In 2011, David attained a first class honours degree in Biomedical Engineering with a commendation in a Diploma in Industrial Studies from the University of Ulster. During this time he represented the university at an international level in the Institute of Mechanical Engineers (IMechE) Medical Engineering Competition as well as being elected as the student representative to the WACE world congress on co-operative education, in Philadelphia PA, due to his industrial placement experience with Boston Scientific.

Now a PhD student within the biomaterials research group at the Nanotechnology and Integrated BioEngineering Centre (NIBEC), his work is focused on using plasma technology to create 'smart' materials for biodiagnostic applications. As a winner of a prestigious Santander scholarship, David was able to complete part of his PhD at the University of Massachusetts in Boston and has presented his research at multiple national conferences. His talk is based on his collaborative project, with the Biomedical Diagnostics Institute and the Royal College of Surgeons in Ireland, in which a diagnostic assay for the bleeding disorder von Willebrand disease has been developed.

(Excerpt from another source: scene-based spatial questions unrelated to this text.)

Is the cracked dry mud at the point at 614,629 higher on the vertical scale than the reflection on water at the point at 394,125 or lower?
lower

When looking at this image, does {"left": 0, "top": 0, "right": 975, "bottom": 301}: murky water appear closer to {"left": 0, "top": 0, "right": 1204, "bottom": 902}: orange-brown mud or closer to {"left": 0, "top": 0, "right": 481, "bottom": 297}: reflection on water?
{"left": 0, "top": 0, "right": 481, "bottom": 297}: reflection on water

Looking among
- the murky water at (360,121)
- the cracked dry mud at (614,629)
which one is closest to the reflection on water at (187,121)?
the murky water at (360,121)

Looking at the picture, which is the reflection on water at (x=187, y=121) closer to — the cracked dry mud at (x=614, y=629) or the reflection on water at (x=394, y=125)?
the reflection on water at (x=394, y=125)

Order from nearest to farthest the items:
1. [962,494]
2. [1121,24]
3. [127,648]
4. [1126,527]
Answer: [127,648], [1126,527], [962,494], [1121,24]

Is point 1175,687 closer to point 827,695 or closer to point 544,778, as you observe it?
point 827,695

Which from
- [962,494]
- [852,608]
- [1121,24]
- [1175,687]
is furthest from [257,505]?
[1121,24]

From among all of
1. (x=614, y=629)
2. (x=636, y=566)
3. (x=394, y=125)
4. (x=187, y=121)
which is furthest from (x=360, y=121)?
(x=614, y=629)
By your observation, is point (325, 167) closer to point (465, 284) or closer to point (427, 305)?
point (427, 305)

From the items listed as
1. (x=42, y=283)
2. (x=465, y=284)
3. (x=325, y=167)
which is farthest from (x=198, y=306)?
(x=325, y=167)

Addressing an unmet need in von Willebrand Disease: A biosurface solution

The area of biomaterials is an expanding multi-billion dollar industry which focuses on the production of state-of-the-art tailored devices to suit individual patients. Modern medicine has seen a paradigm shift towards bioactive materials which positively affect the host in vivo. Today, bio-inspired materials are designed to mimic the host environment and can also be used for biodiagnostic purposes.

In this work, a method of surface fabrication is presented which incorporates both physical and chemical triggers to produce a 'smart' biomaterial. its potential applications are numerous but its primary design for use in dynamic surface analysis of blood chemistry is of most interest. It utilises polymer de-mixing methodology, supplemented with plasma treatment and targeted protein printing, to create a nanotopography upon which the blood protein von Willebrand Factor can be trapped and used to analyse shear-mediated platelet interactions. This results in a potential, but necessary, diagnostic assay for von Willebrand disease.